In [1]:
from IPython.display import display
from tqdm.notebook import tqdm

import numpy as np
import pandas as pd

import datetime
from pathlib import Path

import intake

from sklearn.model_selection import train_test_split
from sklearn.multiclass import OneVsRestClassifier

from sklearn.svm import SVC
from sklearn.ensemble import RandomForestClassifier

from sklearn.metrics import classification_report, accuracy_score

import pickle

import lightgbm
from flaml.default import LGBMClassifier

import matplotlib.pyplot as plt

from tqdm import tqdm

import warnings
warnings.simplefilter(action='ignore', category=FutureWarning)

In [2]:
catalog = intake.open_catalog(Path('../catalog.yml'))
source = getattr(catalog, 'treesat')
gdf = source.read()[source.metadata['usecols']]
gdf.crs = 25832
gdf = gdf.to_crs(epsg=4326)

In [3]:
target = source.metadata['categories']['generic']
gdf[target] = gdf[target].astype('category')

In [4]:
selected_bands = [f'B{x}' for x in range(2, 9)] + ['B8A', 'B11', 'B12', 'TCI_R', 'TCI_G', 'TCI_B']

In [5]:
class ModelCreator:
    def load_and_fill_data(self, filepath):
        """Load numpy files and replace masks with the mean."""
        print(f'Loading {filepath}')
        with open(filepath, 'rb') as f:
            a = np.load(f)
            
        data_array = np.array(a.tolist()).reshape(len(a), -1)  
        return np.where(data_array > 0, data_array, data_array.mean())

    
    def train(self, X_train, y_train):
        params = dict(
            boosting_type = 'rf',
            # "num_leaves": 31,
            # "learning_rate": 0.05,
            # "feature_fraction": 0.9,
            # "bagging_fraction": 0.8,
            # "bagging_freq": 5,
            verbose = 0,
            # device_type = 'gpu',
            # max_bin = 255,
        )
    
        # lgb = lightgbm.LGBMClassifier(**params)
        # stacked_model = OneVsRestClassifier(lgb)
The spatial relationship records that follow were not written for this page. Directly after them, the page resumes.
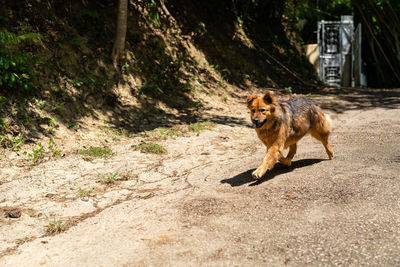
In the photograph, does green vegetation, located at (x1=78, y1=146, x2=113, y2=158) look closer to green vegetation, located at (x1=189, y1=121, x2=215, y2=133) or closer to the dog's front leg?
green vegetation, located at (x1=189, y1=121, x2=215, y2=133)

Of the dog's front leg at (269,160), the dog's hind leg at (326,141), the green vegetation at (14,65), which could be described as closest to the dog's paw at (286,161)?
the dog's front leg at (269,160)

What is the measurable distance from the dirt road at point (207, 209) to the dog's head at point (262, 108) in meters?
0.86

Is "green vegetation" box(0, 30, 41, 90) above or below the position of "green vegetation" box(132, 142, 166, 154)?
above

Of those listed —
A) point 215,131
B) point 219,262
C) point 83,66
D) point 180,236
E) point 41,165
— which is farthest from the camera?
point 83,66

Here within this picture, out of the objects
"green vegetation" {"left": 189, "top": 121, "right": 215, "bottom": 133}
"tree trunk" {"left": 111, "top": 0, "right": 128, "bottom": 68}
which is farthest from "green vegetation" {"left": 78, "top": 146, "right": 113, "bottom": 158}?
"tree trunk" {"left": 111, "top": 0, "right": 128, "bottom": 68}

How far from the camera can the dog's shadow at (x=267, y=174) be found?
5.22 m

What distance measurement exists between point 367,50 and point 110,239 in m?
21.0

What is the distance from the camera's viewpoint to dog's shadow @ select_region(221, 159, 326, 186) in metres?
5.22

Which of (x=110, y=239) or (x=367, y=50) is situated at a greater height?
(x=367, y=50)

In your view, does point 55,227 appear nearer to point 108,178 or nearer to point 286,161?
point 108,178

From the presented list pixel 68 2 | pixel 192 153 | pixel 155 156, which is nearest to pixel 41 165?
pixel 155 156

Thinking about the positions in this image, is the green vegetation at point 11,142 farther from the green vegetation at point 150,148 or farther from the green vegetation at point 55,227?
the green vegetation at point 55,227

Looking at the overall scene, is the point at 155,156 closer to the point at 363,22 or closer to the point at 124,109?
the point at 124,109

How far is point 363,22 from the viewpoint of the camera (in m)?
19.5
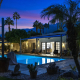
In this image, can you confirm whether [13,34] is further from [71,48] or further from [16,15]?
[71,48]

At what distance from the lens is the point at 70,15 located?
5449mm

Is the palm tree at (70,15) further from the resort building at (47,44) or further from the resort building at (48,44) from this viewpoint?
the resort building at (48,44)

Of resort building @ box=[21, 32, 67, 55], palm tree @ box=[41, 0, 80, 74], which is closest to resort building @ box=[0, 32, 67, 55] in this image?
resort building @ box=[21, 32, 67, 55]

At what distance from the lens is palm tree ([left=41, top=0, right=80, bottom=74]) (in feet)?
16.8

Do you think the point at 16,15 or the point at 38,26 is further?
the point at 38,26

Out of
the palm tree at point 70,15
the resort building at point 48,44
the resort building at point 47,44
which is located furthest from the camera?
the resort building at point 48,44

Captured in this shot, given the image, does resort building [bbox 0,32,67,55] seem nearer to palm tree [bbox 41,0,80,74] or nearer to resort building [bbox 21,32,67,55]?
resort building [bbox 21,32,67,55]

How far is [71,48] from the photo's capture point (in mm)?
5105

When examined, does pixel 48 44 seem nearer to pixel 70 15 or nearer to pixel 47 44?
pixel 47 44

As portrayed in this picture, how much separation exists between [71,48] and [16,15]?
34.8 meters

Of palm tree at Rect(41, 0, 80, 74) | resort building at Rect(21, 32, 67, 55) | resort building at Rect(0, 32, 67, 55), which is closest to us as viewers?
palm tree at Rect(41, 0, 80, 74)

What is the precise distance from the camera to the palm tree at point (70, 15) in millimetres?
5113

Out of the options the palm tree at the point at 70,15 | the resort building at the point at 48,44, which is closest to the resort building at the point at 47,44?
the resort building at the point at 48,44

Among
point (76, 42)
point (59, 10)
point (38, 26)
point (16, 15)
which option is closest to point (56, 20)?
point (59, 10)
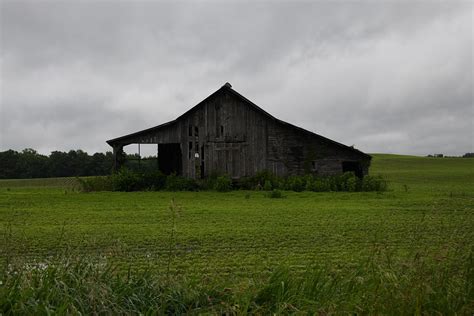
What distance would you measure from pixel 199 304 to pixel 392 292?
1.88 meters

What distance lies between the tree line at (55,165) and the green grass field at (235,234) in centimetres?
5363

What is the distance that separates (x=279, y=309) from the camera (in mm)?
4816

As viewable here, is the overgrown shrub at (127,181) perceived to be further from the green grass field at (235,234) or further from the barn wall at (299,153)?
the barn wall at (299,153)

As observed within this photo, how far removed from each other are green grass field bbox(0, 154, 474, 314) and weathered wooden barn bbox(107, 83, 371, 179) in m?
5.19

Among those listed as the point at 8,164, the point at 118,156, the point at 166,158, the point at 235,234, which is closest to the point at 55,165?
the point at 8,164

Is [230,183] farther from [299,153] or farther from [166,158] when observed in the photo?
[166,158]

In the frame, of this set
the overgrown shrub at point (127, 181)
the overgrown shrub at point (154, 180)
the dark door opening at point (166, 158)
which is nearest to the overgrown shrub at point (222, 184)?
the overgrown shrub at point (154, 180)

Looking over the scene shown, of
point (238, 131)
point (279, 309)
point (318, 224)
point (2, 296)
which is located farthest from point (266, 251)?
point (238, 131)

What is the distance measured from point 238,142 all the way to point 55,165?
55031 mm

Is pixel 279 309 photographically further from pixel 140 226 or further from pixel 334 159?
pixel 334 159

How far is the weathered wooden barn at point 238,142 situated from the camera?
28.1 metres

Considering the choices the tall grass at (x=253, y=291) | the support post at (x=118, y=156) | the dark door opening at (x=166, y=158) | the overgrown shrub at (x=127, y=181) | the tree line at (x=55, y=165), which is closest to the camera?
the tall grass at (x=253, y=291)

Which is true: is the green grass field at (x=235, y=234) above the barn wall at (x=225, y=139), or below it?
below

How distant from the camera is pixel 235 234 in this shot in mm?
11781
        # stacked_model = OneVsRestClassifier(RandomForestClassifier())
        stacked_model = OneVsRestClassifier(SVC())
        stacked_model.fit(X_train, y_train)
        
        return stacked_model
    
    def predict(self, y, X, array_key, random_state=42):
        X_train, X_test, y_train, y_test = train_test_split(
            X, y, test_size=0.1, random_state=random_state)
        
        print(f'Training {array_key}...')
        stacked_model = self.train(X_train, y_train)
        
        print(f'Evaluating {array_key}...')
        y_pred = stacked_model.predict(X_test)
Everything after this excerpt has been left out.